• _EXTRACT_:

##############################

Even White Trash Zombies Get the Blues, by Diana Rowland, narrated by Allison McLemore
I haven’t listened to the episode yet, but I have completely second the Audible rec this week. The White Trash Zombie series is utterly delightful, and I highly recommend it to everyone.
I wanted to give Brandon a poke here. After listening to this (and the previous episode) and then reading his “Fixing Sixth of the Dusk” essay, I actually have an idea of what is wrong with a fantasy novelette I am working on – mainly that, like Sixth, my climax is not my ending (like I thought it was). It was exciting to be able to identify that.
Now to avoid the hard part of fixing it >.> (ok not really)
Since this episode draws in little comments activity, so far, I want to mention that I really enjoy these critique session podcasts. Your dynamics, your dialog, it is fantastic. (It’s funny how one can always identify those Writing Excuses episodes that were written by Joss Whedon.)
I’m thrilled looking forward to hear the session on Mary’s story, since I took the oportunity to participate when Mary posted her draft on her website, so I’m curious about what you noticed and commented upon.

##############################

• _Text-to-region grounding data_:
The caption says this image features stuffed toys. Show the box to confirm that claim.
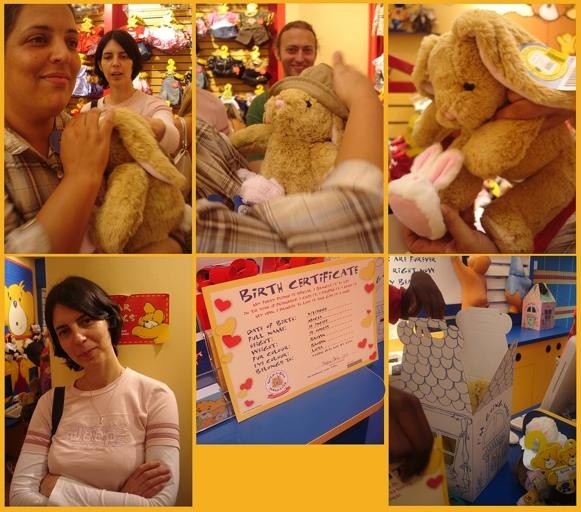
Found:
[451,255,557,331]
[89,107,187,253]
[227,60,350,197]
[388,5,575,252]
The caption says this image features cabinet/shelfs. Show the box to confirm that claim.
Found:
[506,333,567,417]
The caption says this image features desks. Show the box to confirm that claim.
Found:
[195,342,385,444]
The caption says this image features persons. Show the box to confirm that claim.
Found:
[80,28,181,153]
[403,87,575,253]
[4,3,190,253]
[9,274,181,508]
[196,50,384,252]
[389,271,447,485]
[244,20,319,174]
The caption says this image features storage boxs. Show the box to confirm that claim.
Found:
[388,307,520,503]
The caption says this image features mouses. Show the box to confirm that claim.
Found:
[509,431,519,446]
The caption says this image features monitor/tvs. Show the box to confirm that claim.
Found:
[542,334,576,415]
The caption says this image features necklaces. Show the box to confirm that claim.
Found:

##############################

• _PROBLEM A_:
Reproduce verbatim the part of the podcast comments from "Now to avoid" to "and commented upon.".
• _PROBLEM B_:
Answer these questions from the podcast comments, one answer per line:
(i) Who narrated Even White Trash Zombies Get the Blues?
(ii) What did one commenter discover about the climax of a fantasy novelette in progress?
(iii) Where did Mary post her draft?
• _PROBLEM C_:
Continue the podcast comments past their last sentence.

• _REPLY A_:
Now to avoid the hard part of fixing it >.> (ok not really)
Since this episode draws in little comments activity, so far, I want to mention that I really enjoy these critique session podcasts. Your dynamics, your dialog, it is fantastic. (It’s funny how one can always identify those Writing Excuses episodes that were written by Joss Whedon.)
I’m thrilled looking forward to hear the session on Mary’s story, since I took the oportunity to participate when Mary posted her draft on her website, so I’m curious about what you noticed and commented upon.

• _REPLY B_:
(i) Allison McLemore.
(ii) The climax is not the ending.
(iii) On her website.

• _REPLY C_:
A cut here, a foreshadow there, maybe a bit more motivation… Slice and dice, make that story stand out! Aka, a critique session.
And, for your reading pleasure, a transcript! Over here
http://wetranscripts.livejournal.com/90434.html
Also available in the archives.
The one thing I’m a little confused on is how the ending was changed, but foreshadowing leading up to it wasn’t… basically, if the map wasn’t going to blow up nuke-style, why was there a huge chance of imminent death?
I have a question about absorbing new material.
Now I know you are all biased towards Audible.com which is understandable, which I am a customer, no thanks to your show, but here is my question. When you mention that new/existing authors should absorb as much material as possible, in order to grow our skills, do you think that one method of absorption is better than another? For example I have been listening to what I deem more entertaining books off of audible but buy digital/print copies of books I want to use more as a reference/guide. Do you think that one way is truly better for assimilation or is that just my biased preferences?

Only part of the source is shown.